My friend, Ricardo Kriebel (post-doc at University of Wisconsin – Madison), asked me for some help identifying an anole he came across in Costa Rica. He took these photos a couple of days ago in Cerros de Escazu, San Jose, Costa Rica in a cloud forest at ~2000m. Can anyone identify this species for him?
Ricardo reports that the lizard was unusually easy to catch (which says a lot since he is a botanist and not accustomed to hand-catching anoles). He came across it on the ground in the leaf litter and it didn’t move when he got close to it. Weather wasn’t likely to blame for it’s sluggishness as it was fairly warm out. Maybe this species relies heavily on crypsis? The body pattern in the photos above certainly looks like it would blend in well in leaf litter.

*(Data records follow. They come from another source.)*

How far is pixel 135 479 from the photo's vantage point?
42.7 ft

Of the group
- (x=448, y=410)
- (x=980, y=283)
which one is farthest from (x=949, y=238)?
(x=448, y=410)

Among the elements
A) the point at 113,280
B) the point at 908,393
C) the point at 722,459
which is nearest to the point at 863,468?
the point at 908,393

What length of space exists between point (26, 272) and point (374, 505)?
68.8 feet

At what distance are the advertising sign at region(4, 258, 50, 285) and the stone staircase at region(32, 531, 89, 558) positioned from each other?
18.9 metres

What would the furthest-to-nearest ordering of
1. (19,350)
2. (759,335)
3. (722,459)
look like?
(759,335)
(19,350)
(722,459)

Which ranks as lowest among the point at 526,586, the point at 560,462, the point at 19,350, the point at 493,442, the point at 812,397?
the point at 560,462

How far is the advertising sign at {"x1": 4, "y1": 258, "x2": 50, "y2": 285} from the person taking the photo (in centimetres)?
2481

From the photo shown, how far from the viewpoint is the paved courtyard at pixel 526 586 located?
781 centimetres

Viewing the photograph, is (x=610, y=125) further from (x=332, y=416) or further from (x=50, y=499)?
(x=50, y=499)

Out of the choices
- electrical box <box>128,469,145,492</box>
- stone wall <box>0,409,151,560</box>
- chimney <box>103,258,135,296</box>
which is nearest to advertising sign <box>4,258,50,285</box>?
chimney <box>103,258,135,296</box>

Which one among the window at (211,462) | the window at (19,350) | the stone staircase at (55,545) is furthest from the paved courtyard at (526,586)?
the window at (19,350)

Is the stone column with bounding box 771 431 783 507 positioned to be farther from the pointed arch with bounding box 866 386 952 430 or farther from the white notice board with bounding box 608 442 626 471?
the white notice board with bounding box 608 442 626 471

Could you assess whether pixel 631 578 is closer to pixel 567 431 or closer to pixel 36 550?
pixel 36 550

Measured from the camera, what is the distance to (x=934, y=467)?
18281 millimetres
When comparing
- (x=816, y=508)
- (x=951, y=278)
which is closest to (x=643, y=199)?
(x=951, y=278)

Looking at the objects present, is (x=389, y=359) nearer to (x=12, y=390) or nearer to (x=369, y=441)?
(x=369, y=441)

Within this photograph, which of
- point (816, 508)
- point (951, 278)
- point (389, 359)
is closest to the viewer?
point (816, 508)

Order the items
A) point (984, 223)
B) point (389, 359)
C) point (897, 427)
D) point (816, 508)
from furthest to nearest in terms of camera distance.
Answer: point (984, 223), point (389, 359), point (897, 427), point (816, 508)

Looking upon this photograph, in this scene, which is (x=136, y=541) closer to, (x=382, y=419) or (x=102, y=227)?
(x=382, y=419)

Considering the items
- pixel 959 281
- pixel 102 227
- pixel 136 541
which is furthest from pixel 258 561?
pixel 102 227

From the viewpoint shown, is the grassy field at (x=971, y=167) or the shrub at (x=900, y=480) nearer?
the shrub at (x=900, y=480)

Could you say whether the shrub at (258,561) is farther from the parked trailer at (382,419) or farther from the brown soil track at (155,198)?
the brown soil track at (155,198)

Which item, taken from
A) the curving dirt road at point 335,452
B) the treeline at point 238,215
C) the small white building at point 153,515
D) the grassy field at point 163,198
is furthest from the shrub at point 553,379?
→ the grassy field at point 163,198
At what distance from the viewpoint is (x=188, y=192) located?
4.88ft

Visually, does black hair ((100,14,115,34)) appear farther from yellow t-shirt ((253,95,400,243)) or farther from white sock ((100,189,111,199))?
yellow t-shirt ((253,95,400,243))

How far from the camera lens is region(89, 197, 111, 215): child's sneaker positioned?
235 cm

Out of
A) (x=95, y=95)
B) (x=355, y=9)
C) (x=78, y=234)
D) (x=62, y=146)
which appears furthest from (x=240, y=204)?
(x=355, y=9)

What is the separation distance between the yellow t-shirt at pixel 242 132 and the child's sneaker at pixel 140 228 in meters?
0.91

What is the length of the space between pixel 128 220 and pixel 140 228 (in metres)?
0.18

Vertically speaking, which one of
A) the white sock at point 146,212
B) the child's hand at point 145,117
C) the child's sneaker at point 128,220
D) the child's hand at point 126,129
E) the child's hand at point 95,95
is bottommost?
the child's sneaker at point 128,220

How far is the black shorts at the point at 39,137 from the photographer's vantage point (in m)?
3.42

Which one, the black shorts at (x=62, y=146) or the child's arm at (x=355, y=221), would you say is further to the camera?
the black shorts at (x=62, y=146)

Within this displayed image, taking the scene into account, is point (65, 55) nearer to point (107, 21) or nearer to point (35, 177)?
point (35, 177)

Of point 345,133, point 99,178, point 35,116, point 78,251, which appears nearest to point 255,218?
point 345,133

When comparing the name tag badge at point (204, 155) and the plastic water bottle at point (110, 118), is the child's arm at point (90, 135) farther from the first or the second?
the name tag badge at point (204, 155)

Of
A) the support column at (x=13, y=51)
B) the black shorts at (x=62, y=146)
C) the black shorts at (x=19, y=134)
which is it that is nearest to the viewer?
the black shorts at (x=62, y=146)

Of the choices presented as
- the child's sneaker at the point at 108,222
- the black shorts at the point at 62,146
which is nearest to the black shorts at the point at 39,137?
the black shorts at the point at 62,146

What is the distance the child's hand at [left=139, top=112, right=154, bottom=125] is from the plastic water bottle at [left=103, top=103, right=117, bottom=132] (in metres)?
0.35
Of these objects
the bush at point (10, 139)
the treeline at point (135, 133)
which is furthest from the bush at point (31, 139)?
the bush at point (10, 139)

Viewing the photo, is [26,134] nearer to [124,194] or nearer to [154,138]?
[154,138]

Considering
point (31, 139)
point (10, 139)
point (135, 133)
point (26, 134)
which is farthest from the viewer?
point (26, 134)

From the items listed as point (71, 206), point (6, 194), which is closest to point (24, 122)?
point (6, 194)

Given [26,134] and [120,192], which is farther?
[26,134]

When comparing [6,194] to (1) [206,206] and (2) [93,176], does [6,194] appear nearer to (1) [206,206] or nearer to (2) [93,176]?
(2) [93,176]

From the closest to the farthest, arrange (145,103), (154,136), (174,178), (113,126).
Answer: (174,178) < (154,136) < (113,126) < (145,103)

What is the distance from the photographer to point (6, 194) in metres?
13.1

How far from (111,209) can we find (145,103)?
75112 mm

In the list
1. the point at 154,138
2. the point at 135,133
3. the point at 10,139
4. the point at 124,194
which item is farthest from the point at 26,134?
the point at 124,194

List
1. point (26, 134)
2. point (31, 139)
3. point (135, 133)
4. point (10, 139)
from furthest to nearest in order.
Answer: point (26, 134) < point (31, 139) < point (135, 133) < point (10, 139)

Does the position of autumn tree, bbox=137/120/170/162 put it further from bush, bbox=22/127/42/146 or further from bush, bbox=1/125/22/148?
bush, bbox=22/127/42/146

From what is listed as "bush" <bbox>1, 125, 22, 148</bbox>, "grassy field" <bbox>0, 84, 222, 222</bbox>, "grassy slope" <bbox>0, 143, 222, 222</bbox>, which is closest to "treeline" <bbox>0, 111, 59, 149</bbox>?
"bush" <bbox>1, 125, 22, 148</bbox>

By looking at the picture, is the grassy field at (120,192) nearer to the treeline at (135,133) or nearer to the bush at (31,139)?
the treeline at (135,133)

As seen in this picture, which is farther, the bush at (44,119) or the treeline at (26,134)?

Ricardo also pointed out that on the top of the head the pattern resembled eyes. He noted that eye mimicry is common in this region in insects as a defense against predatory birds (e.g. Janzen et al. 2010). He proposed that perhaps the pattern on the top of this anole’s head was a similar type of mimic meant to resemble the eye or face of something an aerial predator should be wary of, like a snake. In a quick search I was unable to find any papers proposing mimicry of this type in anoles, so I turn to the Anole Annals readers. What do you think? Eyespots or random pattern? Does anyone know of any research on potential mimicry of this type in anoles?